_STORED DATA:_
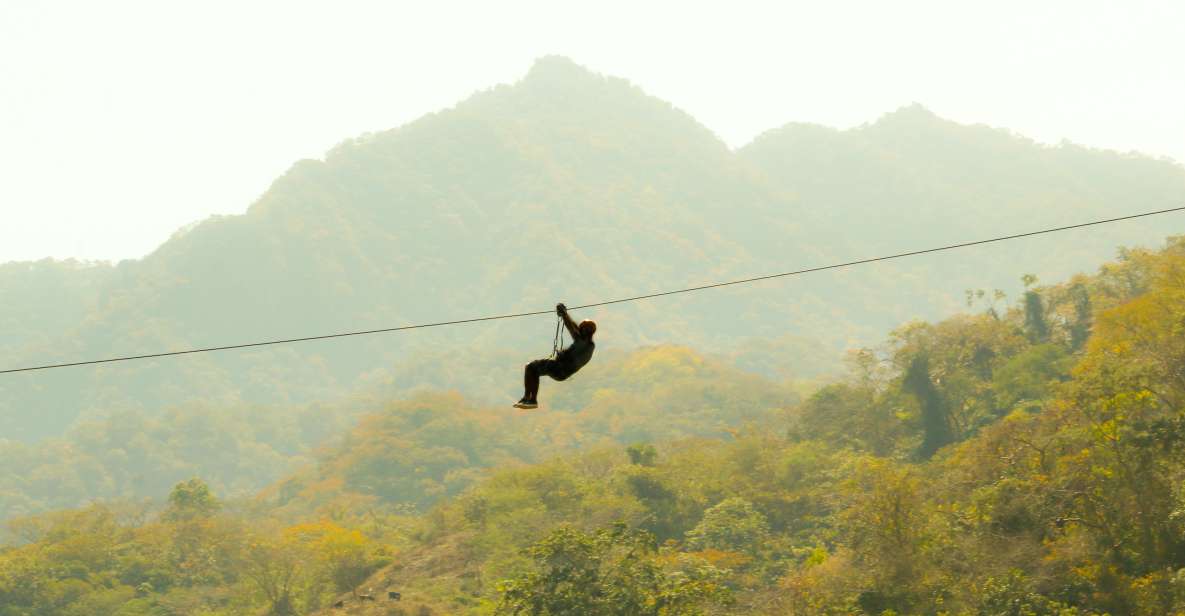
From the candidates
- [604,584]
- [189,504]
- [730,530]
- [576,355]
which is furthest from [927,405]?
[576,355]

==

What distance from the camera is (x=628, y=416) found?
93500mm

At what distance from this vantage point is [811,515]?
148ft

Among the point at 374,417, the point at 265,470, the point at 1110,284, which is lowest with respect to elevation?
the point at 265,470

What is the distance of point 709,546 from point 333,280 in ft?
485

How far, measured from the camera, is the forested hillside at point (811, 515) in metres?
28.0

_EXERCISE TASK:_ Show each line from the rows above that contains the word "which".

_RESPONSE FOR THIS EXERCISE:_
which is furthest from [927,405]?
Among the point at 374,417, the point at 265,470, the point at 1110,284, which is lowest with respect to elevation?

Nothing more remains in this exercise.